A year where he’s found the joys of a sipping milkshakes out of straws and splashing in puddles after the rain.

A year where he suffered in time out after pulling his sister’s hair or from throwing his food to feed his pups.

A year where he got messy in sidewalk chalk or after dinner dessert.

A year where he heard story after story at night night time with sister.

A year where he learned to give kisses and hugs.

A year where I hold him everyday, smell his sweet Evan smell, tell him I love him…tell him I’m proud of him.

It’s been a tough year…for me.

I’ve battled with demons of that day and his diagnosis.  The statistics have me paralyzed with fear.  The reality that he has to have another open heart surgery – where they will stop his heart again – weighs heavily on my heart.

I find myself feeling polar emotions – joy and grief – all at once.  Every.single.day when I see his chest and the tube coming from his stomach a wave of sadness lands over me. He’s suffered so much….and his suffering is not over.

And then as I trace the scar that stretches from his neck to almost his navel….he giggles uncontrollably…the light touch of my hands tickling him. And the wave of sadness is suddenly replaced by immense gratitude that he’s here.

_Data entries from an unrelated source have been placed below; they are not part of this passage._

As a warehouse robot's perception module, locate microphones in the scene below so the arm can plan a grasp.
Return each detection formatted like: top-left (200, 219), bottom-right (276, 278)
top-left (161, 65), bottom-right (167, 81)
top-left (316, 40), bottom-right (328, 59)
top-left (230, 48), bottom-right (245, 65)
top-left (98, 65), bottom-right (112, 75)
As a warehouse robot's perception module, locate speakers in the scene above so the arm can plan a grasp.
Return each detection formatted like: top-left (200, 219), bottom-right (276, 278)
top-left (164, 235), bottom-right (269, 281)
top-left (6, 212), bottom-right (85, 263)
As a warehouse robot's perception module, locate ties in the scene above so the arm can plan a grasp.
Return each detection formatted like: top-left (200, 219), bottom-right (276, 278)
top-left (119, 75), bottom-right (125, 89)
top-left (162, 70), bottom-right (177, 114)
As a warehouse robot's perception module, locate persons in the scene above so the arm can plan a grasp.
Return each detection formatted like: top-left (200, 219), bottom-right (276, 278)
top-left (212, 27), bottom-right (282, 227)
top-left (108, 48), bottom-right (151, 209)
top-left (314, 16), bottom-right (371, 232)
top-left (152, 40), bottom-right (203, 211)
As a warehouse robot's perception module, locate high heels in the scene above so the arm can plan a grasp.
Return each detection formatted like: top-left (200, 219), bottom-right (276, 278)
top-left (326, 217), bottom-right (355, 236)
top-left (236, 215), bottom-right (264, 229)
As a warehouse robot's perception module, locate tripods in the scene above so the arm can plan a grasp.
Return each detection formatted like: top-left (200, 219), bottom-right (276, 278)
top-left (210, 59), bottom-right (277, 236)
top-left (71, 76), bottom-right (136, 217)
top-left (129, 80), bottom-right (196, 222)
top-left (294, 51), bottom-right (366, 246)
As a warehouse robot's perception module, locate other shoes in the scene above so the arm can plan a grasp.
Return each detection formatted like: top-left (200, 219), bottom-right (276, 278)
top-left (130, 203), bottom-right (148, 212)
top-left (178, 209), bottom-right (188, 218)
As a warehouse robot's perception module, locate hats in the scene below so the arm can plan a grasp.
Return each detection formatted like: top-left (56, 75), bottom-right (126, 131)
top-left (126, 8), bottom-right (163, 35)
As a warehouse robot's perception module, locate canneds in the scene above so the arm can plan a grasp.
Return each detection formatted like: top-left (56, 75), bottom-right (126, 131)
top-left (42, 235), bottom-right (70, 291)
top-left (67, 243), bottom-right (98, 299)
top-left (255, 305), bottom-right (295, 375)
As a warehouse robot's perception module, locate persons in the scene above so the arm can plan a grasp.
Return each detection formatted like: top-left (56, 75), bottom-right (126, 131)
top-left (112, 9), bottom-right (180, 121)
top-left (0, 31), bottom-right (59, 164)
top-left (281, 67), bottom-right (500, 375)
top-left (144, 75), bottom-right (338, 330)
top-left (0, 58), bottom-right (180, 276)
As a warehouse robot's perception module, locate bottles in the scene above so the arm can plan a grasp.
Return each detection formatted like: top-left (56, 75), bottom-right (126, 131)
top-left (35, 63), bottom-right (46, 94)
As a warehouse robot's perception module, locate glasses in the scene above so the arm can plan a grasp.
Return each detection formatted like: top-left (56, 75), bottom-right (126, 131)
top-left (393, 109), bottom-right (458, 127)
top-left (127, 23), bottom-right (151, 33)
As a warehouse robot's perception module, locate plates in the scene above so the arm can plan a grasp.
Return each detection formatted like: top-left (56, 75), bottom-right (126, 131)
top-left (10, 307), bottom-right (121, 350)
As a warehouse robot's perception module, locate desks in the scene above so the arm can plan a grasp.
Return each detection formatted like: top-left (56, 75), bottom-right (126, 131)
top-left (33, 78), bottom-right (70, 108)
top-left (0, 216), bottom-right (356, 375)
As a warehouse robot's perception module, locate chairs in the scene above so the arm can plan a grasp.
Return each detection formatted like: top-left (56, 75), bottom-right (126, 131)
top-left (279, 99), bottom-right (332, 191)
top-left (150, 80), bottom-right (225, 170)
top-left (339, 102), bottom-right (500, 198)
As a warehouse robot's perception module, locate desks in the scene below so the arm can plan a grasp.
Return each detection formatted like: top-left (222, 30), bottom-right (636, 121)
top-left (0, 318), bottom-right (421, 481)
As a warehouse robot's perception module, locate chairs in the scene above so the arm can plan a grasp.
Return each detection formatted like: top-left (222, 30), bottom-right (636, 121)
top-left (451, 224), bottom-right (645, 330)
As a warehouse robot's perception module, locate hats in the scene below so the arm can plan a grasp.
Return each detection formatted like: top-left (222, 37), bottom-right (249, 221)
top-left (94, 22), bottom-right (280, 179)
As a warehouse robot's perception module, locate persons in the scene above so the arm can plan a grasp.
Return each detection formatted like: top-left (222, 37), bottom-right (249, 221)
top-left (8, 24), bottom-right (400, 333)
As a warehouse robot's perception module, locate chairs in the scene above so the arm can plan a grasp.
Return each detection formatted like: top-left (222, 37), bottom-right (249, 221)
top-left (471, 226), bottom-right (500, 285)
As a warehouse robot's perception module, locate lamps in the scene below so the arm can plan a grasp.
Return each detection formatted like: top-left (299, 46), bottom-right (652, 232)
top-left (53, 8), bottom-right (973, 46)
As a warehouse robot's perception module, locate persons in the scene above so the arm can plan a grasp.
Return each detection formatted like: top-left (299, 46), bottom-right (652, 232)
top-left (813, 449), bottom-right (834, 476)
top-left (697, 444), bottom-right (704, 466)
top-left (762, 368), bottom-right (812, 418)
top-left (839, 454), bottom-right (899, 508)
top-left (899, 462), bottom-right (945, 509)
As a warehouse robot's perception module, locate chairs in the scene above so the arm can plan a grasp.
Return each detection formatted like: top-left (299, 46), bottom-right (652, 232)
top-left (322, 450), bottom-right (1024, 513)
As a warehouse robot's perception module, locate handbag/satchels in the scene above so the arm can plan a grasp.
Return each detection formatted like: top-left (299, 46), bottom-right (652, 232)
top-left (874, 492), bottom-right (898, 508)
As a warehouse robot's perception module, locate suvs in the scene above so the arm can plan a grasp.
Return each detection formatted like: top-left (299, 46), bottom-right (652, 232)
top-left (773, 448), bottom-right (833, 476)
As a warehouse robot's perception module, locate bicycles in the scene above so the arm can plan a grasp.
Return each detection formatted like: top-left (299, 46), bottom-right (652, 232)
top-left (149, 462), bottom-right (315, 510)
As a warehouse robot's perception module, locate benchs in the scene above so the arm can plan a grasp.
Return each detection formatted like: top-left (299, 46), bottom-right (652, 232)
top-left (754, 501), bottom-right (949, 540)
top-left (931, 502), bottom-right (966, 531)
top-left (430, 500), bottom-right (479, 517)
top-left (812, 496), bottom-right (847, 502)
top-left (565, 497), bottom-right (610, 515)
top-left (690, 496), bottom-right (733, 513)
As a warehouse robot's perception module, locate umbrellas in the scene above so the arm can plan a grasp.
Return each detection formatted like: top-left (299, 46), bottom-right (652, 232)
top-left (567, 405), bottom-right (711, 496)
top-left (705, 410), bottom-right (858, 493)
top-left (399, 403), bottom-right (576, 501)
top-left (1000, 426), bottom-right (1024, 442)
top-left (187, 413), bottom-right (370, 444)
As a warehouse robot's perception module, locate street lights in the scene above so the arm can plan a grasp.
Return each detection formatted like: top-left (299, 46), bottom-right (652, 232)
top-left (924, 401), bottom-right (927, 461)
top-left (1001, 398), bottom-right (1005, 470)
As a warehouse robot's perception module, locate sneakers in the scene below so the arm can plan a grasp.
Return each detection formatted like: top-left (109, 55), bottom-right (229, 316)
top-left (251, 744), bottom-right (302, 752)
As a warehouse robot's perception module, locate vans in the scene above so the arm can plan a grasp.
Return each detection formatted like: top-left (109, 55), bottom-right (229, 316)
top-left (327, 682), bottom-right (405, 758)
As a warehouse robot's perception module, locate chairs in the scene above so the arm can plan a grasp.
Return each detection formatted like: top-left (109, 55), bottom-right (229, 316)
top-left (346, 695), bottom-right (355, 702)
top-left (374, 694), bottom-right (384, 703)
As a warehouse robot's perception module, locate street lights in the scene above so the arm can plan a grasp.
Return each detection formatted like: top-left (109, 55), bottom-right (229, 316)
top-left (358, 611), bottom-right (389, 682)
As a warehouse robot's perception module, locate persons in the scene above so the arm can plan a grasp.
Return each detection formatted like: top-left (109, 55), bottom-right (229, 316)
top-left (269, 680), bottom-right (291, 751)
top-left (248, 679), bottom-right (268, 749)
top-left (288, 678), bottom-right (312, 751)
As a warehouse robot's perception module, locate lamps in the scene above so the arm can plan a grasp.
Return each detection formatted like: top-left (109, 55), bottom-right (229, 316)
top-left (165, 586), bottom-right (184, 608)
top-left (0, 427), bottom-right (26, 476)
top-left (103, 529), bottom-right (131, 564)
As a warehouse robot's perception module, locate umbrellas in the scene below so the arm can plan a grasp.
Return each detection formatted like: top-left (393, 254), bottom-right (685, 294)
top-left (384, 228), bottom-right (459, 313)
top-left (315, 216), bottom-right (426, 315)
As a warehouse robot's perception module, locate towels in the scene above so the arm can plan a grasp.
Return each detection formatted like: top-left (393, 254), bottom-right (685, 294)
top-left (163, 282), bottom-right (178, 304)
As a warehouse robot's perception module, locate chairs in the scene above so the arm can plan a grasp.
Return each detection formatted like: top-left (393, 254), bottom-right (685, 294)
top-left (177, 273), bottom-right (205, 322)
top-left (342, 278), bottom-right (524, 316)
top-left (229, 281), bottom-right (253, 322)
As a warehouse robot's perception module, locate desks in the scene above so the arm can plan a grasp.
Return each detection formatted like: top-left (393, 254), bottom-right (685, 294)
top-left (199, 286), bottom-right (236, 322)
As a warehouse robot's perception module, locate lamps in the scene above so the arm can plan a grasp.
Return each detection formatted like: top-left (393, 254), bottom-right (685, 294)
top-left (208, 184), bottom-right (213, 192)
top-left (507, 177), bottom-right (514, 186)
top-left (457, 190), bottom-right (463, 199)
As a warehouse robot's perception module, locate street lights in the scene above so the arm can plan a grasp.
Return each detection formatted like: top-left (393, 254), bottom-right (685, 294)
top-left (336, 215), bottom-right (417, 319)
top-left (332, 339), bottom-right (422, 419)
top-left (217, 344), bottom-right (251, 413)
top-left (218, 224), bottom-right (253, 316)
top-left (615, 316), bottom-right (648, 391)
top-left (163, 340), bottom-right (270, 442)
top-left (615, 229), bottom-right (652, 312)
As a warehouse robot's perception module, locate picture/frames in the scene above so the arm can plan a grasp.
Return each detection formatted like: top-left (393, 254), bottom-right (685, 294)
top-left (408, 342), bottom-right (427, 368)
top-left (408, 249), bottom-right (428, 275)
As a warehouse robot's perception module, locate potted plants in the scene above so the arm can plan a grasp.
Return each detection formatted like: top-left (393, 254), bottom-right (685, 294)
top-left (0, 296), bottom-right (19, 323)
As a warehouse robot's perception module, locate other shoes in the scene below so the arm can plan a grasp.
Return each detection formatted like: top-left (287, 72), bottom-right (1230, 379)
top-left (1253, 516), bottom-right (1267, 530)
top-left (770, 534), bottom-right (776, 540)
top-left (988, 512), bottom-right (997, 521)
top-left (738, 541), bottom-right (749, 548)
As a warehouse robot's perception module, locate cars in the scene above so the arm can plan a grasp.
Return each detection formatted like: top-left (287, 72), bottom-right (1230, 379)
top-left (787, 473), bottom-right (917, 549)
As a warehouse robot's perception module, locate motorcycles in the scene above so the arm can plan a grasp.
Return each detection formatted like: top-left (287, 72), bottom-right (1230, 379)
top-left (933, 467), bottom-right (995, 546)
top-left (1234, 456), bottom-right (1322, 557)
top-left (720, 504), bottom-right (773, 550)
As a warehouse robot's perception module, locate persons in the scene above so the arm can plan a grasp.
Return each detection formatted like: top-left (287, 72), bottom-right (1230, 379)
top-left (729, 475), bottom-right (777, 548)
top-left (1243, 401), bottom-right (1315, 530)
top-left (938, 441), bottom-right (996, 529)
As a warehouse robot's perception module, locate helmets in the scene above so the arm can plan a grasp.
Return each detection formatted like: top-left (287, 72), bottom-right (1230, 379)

I’m sad everyday.  Most nights I stay up and lie awake wondering about his next surgery.

Friends and family say I shouldn’t feel that way…I should enjoy that Evan is still here.

But, they don’t know what it feels like to know their child’s heart stopped beating.

And I do.

I also know what it feels like to hear the words, “His heart is beating on its own.”

I know that in that moment I was a part of a miracle.  And the feelings of relief, of gratitude are immeasurable.

And that’s why I celebrate today.

Because after the tears of sadness and pain of what Evan has and will go through…

Because after the statistics that say he won’t make it to kindergarten…

Because after the surreal truth we will knowingly and willingly hand him over again…

I know that his heart may stop…

But it will beat again.

It will.

 

You are worth it.

 

 

Comments

  1. Oh buddy this is beautiful. Happy Heart Anniversary!!! I’m sorry that you’re sad every day and I hope I haven’t tried to slight those feeling. I love you and I’m here to listen any time. I think Evan is AWESOME and you have done an amazing job this past year.